L’idea di poter mettere assieme testi, suoni, grafica, video, in un insieme unico e d’aspetto “competitivo” con i prodotti professionali, e in grado di funzionare attraverso la definizione di calcoli e procedure, senza saper scrivere una riga di programma, arriva all’inizio degli anni Novanta e potrebbe essere una rivoluzione: come tutti sappiamo scrivere la lingua degli umani, senza necessariamente diventare scrittori, così tutti potremo imparare a “scrivere” cose semplici ma dignitose per il computer, senza bisogno di diventare “programmatori”, solo organizzando i contenuti multimediali con il mouse. E sarebbe un altro livello di “alfabetizzazione”!

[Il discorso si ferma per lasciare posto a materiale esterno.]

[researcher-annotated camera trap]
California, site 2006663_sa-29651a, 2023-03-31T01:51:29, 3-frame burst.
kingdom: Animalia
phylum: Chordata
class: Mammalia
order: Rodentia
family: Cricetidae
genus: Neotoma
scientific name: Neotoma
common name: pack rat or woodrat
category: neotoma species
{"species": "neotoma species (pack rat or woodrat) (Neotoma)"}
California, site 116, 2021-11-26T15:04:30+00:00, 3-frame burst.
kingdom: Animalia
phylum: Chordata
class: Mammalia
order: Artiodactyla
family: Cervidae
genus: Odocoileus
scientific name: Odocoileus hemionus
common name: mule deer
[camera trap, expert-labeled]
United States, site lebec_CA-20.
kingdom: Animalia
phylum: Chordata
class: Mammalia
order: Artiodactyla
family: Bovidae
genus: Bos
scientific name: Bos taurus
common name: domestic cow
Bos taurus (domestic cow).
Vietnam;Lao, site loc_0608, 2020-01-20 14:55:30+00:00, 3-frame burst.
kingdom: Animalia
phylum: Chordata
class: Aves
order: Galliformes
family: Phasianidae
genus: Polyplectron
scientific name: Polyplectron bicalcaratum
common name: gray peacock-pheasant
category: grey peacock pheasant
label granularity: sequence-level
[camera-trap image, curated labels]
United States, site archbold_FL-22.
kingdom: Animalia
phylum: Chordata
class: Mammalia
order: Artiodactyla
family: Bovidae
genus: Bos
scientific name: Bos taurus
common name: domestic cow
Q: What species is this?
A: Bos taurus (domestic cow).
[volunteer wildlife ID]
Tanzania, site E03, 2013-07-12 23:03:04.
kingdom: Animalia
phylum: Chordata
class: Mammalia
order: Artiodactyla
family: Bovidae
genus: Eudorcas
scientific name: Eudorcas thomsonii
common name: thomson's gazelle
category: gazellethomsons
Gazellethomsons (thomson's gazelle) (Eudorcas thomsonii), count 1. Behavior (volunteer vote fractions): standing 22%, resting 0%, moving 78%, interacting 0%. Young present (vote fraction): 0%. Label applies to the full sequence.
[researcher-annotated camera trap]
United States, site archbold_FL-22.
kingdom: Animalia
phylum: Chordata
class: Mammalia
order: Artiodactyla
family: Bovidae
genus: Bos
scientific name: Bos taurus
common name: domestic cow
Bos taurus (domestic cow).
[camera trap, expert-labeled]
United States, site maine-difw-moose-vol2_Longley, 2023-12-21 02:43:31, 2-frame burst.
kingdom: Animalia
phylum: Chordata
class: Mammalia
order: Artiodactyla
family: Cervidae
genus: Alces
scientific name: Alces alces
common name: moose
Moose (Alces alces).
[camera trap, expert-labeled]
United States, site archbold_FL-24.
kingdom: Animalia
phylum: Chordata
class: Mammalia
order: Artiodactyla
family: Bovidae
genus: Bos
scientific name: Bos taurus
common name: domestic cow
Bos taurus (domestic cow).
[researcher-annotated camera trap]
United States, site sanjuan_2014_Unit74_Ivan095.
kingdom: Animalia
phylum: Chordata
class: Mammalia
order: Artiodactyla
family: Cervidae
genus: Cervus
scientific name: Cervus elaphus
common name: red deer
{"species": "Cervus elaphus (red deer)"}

Del software autore (termine di cui nel frattempo – e non è un bel segno – si è quasi persa anche la definizione) credo si possa dire che nacque ufficialmente nel 1990.
amiga_vision.jpgGià esisteva da alcuni anni un programma con cui chiunque poteva cimentarsi nella produzione di “ipertesti”: Hypercard, disponibile gratuitamente su Macintosh. E sempre nel ’90 uscì anche il primo Toolbook per sistemi Microsoft. Rappresentavano una interessante evoluzione grafica e interattiva dei tradizionali data base. Ma la svolta “ufficiale” avvenne con Amiga Vision, lanciato con la prima  macchina dichiaratamente multimediale della storia, l’Amiga 3000, un computer di fascia alta che trovò una certa diffusione soprattutto negli studi televisivi. Amiga è stato finora probabilmente – a mio parere, ma anche di chiunque l’abbia conosciuto non solo per giocare – nonostante la politica industriale dissennata e il marketing  suicida della Commodore, il miglior sistema operativo di larga diffusione per personal computer, uscito nel 1985 già con caratteristiche 10 anni avanti sulla concorrenza!
Nostalgie” a parte, nel seguito di questo articolo entrerò nel concreto delle mie esperienze multimediali, da dilettante quale essenzialmente sono, nelle mie collaborazioni con i professionisti e soprattutto con i bambini. Credo che ne valga la pena, perché è importante recuperare dal passato quei pezzi di storia che ci possono essere utili per organizzare meglio anche il nostro futuro.